On July 31, 1964, the American destroyer USS Maddox (DD-731)[?], began a reconnaissance mission in the Gulf of Tonkin. The purpose of the mission was to obtain information about the North Vietnamese coastal defense forces.
On August 2, 1964, the Maddox was attacked by three North Vietnamese torpedo boats. During the exchange of fire, the Maddox suffered only superficial damage by a single 14.5-millimeter machine gun bullet. Planes from the carrier Ticonderoga strafed the three torpedo boats, destroying one and setting another afire. The next day, intelligence indicated that the North Vietnamese were planning to again attack the U.S. ships operating off their shores, although this intrepretation was incorrect.
Two days later, a destroyer accompanying the Maddox got radar signals that they believed to be another attack by the North Vietnamese. For some two hours the ships fired on radar targets and maneuvered vigorously amid electronic and visual reports of torpedoes. Later, Captain John J. Herrick admitted that it was nothing more than an "overeager sonarman" who "was hearing ship's own propeller beat."
Though information obtained well after the fact indicates that there was actually no North Vietnamese attack that night, U.S. authorities were convinced at the time that one had taken place, and reacted by sending planes from the carriers Ticonderoga and Constellation to hit North Vietnamese torpedo boat bases and fuel facilities.
Squadron commander James Stockdale was one of the U.S. pilots flying overhead August 4th. In the 1990s Stockdale stated that he "had the best seat in the house to watch that event, and our destroyers were just shooting at phantom targets -- there were no PT boats there.... There was nothing there but black water and American fire power."
Lyndon Johnson, who was running for reelection that year, launched retaliatory strikes and went on national television on August 4. Although the Maddox had been involved in providing support for South Vietnamese attacks at Hon Me and Hon Ngu, Johnson's Secretary of Defense, Robert McNamara, went before Congress and denied that the United States Navy was supporting South Vietnames military operations.
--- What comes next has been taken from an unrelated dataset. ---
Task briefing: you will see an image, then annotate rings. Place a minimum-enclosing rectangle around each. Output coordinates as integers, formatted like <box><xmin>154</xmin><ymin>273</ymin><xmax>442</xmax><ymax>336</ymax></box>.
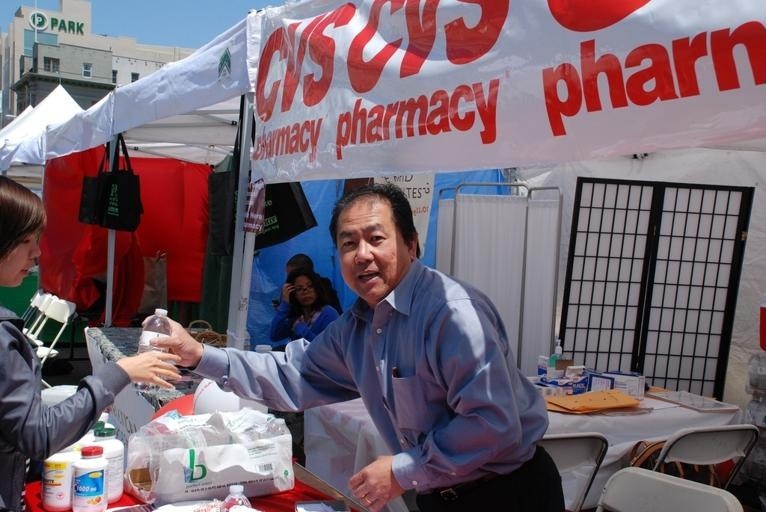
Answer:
<box><xmin>364</xmin><ymin>496</ymin><xmax>373</xmax><ymax>505</ymax></box>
He thus characterized the attack as "unprovoked". Despite the fact that there was no second attack, he also claimed before Congress that there was "unequivocable proof" of an "unprovoked" second attack against the Maddox. A year later, Johnson said in private "for all I know, our Navy was shooting at whales out there."
As a result of McNamara's testimony, on August 7, the Joint Resolution passed the House unanimously, and the Senate with only two 'no' votes: Senators Wayne Morse of Oregon, and Ernest Gruening of Alaska.
Both Johnson and President Richard Nixon used the Resolution as a justification for escalated involvement in Indochina. The Resolution was repealed in June of 1970 in a rebuke to the Nixon Administration's illegal bombing campaign Cambodia. The U.S. had already begun the process of withdrawing troops from the area in 1969, under a policy known as "Vietnamization", but didn't completely disengage from the region until 1973.